:: QUOTED PASSAGE

Humanize Output is a workspace policy, not an LLM-callable tool. Every assistant turn produced for a chat in that workspace runs through a deterministic post-synthesis filter before the content is flushed to the chat bubble and persisted. The filter strips AI tells (sycophantic openers, marketing adjectives, em-dash spam, redundant scaffolding, hedge filler) while preserving code, file paths, URLs, numbers, math, and citation markers byte-identical.

The filter is server-side and chat-page-scoped. External SDKs calling /v1/chat/completions directly do not pass through it; only chats rendered in the Xerotier chat-page UI invoke it.

How it works

Six pipeline stages. Each stage either pass-through or safe-abort; if any invariant trips, the original assistant draft is returned byte-identical and the abort is logged at .notice with the precise reason.

Protect-zone tokenizer. Masks code fences, inline code, URLs, file paths, numeric literals, math expressions, and citation tokens behind opaque sentinels so later stages cannot rewrite them.
Deterministic scrub. Site-ordered rule engine applies ~32 named rules covering openers, wrap-ups, banned phrases, marketing adjectives, transitional cliches, em-dash discipline, header demotion, and tricolon flattening.

::::
:: DATA FOR REVIEW

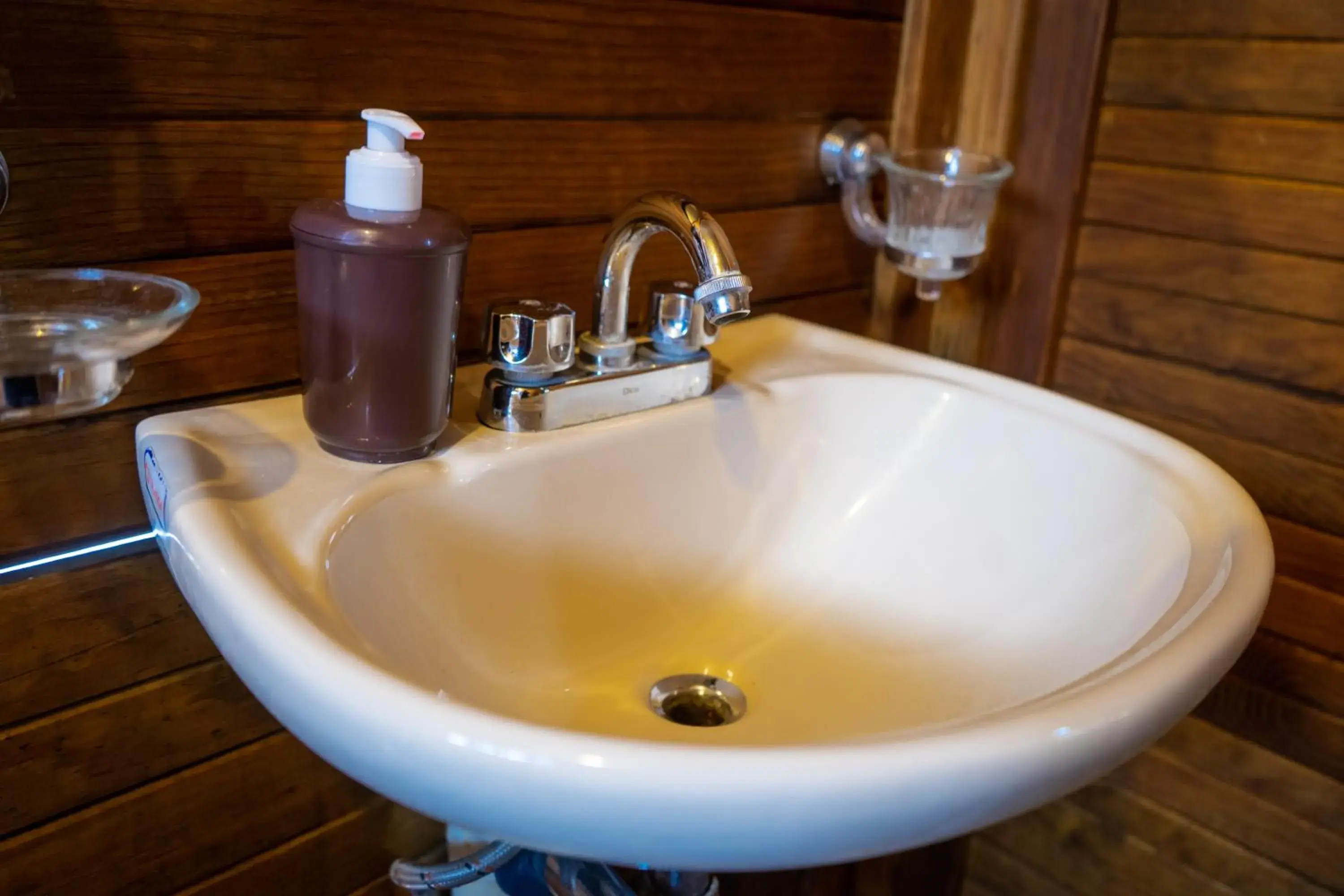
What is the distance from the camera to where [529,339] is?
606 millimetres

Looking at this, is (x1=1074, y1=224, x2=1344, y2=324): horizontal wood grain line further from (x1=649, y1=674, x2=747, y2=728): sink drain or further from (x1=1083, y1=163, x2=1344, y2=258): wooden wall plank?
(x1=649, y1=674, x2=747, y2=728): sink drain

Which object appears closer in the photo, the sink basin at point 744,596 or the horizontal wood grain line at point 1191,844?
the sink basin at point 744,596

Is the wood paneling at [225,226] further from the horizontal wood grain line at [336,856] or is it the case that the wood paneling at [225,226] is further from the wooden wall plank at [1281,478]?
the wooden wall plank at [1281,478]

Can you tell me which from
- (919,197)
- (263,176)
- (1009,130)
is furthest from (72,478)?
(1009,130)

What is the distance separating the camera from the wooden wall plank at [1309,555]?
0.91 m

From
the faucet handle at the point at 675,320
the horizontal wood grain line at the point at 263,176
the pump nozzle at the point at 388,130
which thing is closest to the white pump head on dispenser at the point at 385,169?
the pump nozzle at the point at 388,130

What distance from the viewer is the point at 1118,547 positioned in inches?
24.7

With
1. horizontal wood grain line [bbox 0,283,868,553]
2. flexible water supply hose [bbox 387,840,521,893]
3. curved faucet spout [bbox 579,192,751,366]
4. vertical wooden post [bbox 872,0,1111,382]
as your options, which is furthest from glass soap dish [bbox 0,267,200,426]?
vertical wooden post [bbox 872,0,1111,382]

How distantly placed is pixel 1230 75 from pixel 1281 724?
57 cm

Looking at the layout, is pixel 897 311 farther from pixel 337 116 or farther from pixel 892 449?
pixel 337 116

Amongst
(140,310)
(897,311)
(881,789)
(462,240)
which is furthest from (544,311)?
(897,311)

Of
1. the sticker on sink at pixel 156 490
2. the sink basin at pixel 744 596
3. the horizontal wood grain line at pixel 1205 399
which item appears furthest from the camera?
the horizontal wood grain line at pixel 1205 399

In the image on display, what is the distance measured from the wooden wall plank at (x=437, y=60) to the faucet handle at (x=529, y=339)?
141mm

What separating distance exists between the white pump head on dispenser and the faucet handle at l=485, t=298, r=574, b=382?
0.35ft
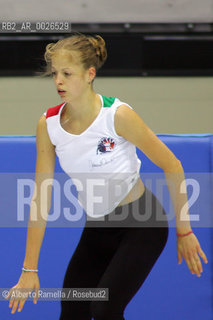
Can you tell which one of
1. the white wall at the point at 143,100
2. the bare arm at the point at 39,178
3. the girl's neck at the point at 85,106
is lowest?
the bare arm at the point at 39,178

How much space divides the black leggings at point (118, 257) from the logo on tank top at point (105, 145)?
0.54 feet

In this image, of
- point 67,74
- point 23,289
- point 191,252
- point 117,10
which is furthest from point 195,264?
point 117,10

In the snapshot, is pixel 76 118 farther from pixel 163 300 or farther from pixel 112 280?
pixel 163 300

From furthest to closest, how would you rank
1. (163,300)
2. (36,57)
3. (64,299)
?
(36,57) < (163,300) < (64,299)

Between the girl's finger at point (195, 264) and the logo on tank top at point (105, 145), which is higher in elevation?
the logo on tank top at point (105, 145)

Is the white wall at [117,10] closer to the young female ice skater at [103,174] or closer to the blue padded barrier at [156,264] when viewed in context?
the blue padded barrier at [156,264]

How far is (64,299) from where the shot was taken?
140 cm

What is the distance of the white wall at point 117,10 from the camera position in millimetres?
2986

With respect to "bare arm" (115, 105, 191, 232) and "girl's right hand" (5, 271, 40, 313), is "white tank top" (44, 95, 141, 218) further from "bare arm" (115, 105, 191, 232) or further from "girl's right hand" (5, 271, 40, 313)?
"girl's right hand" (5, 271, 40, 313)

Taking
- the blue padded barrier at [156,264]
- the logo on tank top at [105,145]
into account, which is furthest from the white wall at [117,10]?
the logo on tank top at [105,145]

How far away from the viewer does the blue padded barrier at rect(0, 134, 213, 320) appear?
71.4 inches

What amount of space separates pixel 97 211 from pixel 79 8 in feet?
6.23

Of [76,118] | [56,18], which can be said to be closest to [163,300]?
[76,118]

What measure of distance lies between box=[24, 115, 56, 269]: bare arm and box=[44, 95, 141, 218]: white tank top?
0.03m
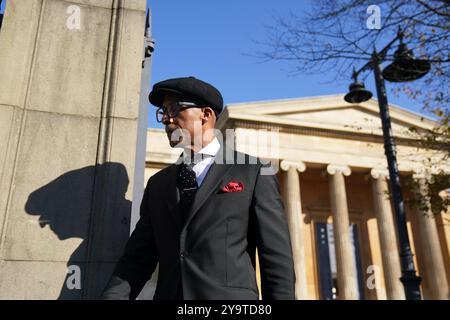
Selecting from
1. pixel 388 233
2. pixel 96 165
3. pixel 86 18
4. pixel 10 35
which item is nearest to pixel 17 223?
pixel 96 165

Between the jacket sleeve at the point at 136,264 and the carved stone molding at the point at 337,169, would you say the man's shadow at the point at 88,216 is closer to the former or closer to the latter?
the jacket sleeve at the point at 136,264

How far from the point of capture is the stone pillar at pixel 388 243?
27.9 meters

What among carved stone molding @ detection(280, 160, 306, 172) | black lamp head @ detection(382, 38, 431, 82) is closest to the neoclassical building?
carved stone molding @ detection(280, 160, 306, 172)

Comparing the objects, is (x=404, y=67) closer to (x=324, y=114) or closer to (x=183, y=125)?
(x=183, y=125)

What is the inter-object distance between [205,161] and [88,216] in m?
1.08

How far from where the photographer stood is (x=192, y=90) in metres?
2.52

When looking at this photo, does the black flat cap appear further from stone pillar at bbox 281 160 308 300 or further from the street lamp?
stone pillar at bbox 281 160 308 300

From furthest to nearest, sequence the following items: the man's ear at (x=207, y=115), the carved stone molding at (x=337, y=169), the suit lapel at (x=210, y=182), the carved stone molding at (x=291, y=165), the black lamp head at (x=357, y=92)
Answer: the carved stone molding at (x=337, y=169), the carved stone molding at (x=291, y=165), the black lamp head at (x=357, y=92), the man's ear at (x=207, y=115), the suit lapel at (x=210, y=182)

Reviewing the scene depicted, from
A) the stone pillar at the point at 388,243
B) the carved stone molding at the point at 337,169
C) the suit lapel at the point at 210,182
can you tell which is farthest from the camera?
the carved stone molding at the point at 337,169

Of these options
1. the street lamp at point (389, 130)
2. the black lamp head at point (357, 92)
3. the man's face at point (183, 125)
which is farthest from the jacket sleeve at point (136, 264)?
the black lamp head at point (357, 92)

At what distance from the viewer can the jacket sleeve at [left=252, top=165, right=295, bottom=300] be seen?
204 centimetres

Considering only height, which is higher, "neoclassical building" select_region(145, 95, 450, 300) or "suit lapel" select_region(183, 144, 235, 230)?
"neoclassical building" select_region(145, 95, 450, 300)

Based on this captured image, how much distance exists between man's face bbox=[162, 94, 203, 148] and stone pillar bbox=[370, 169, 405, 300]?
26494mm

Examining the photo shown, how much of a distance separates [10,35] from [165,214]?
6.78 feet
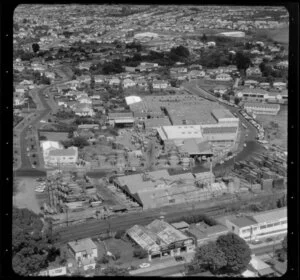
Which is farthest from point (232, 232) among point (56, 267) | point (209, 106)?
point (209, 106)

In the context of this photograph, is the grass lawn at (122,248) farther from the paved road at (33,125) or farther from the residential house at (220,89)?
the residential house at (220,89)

::::

### INSTRUCTIONS
(A) In the text about the Humanize Output filter, at what log level is a safe-abort recorded?
(B) Continue the text about the Humanize Output filter from where it stops.

### RESULTS IN ORDER
(A) At the .notice level.

(B)
Optional LLM polish. When the workspace's humanize_polish_enabled is on and the scrubbed draft is over 120 characters, sends the text to the workspace's configured polish endpoint (defaults to the workspace small endpoint) with a strict rewrite prompt. Failure (timeout, non-200, parse error) falls through to the next stage with the scrubbed draft; polish never blocks an assistant turn.
Post-polish re-scrub. Runs the same rule engine again. Polish models occasionally reintroduce tells; the scrubber is the floor.
Safety net. Aborts and returns the original draft if any sentinel went missing or got duplicated, any banned floor phrase survived, or the masked-text length changed by more than 40% (with a 32-character minimum-length floor).
Unmask. Replaces every sentinel with its original protected span.

Enabling the policy

Open the chat workspace settings tab and find the Humanize output card under Workspace behaviour. The main switch turns the deterministic scrub on or off for every chat in the workspace. A sub-card exposes:

LLM polish: when on, the polish pass runs after the deterministic scrub. Higher quality, adds ~1-3 s latency per turn.
Polish endpoint: the workspace endpoint the polish call targets. Defaults to workspace-small (auto), which selects the same small/cheap endpoint chat-name generation uses.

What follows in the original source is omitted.